**What you have to do:**
Count how many lines in the entries below hold the string "exoskeleton", and respond with that number only.

|---|

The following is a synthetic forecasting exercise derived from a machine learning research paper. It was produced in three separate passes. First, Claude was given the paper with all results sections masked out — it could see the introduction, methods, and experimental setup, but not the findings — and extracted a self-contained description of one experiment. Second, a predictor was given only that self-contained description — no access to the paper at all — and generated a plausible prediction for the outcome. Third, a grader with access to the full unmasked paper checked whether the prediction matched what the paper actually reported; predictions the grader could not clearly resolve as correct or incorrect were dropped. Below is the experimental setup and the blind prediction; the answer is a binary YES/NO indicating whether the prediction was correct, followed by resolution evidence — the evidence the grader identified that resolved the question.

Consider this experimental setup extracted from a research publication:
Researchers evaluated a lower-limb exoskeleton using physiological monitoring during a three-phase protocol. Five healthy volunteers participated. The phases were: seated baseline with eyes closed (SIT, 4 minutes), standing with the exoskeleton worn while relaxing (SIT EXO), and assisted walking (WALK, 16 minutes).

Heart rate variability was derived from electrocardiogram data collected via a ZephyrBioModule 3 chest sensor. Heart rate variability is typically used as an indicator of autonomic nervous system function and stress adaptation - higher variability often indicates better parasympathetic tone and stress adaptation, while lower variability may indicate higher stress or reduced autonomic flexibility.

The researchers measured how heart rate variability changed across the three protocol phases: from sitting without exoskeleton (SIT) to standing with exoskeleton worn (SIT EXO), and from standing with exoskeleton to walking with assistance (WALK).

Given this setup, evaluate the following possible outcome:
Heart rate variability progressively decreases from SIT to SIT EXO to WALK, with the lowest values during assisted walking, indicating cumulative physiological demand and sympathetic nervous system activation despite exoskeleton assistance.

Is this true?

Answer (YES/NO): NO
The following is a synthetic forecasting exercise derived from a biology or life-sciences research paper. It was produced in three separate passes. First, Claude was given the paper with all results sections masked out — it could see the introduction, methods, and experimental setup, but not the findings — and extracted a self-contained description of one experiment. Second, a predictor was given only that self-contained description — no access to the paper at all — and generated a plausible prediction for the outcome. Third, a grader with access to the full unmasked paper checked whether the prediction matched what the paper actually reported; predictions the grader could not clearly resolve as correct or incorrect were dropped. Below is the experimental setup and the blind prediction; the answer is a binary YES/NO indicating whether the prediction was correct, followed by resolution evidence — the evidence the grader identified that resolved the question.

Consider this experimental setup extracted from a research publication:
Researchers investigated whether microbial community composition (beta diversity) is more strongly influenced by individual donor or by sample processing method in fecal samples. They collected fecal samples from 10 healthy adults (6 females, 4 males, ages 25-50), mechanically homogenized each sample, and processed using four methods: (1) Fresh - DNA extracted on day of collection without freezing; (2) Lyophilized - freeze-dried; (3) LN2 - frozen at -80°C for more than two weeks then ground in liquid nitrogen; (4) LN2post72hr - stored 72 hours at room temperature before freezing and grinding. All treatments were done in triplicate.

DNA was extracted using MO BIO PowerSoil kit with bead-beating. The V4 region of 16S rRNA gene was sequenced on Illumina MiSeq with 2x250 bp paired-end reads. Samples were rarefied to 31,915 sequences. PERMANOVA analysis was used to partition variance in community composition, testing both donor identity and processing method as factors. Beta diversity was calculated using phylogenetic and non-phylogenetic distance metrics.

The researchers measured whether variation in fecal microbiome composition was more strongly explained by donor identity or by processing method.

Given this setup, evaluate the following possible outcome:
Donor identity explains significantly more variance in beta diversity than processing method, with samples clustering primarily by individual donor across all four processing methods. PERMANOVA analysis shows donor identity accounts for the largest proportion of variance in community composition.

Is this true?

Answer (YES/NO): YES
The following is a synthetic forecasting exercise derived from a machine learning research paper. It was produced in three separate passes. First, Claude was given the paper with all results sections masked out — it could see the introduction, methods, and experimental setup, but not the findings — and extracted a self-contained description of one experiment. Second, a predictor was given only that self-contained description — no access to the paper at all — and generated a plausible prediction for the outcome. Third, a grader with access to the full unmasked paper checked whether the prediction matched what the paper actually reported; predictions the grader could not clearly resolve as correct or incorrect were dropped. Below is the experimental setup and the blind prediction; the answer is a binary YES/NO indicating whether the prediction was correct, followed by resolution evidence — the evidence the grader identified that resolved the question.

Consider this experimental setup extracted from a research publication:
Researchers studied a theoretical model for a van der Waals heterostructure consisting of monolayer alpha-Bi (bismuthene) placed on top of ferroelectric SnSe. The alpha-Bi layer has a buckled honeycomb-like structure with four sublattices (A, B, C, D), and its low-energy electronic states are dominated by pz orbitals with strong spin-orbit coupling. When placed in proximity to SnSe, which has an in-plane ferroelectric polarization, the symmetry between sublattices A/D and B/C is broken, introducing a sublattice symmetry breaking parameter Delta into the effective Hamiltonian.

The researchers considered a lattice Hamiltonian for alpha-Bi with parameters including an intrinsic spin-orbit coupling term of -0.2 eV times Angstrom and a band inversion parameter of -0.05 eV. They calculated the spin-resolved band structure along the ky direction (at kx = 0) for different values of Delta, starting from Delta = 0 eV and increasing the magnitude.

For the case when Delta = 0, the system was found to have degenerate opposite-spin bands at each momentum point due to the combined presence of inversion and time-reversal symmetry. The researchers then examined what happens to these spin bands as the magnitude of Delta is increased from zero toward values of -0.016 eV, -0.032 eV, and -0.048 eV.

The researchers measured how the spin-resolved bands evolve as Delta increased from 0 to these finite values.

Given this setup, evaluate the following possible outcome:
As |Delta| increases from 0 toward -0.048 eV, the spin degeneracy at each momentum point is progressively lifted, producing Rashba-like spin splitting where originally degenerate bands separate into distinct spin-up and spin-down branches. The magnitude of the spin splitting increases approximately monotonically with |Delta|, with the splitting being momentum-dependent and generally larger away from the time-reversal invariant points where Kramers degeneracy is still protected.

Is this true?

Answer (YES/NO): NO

|---|

**Completed exercise:**
3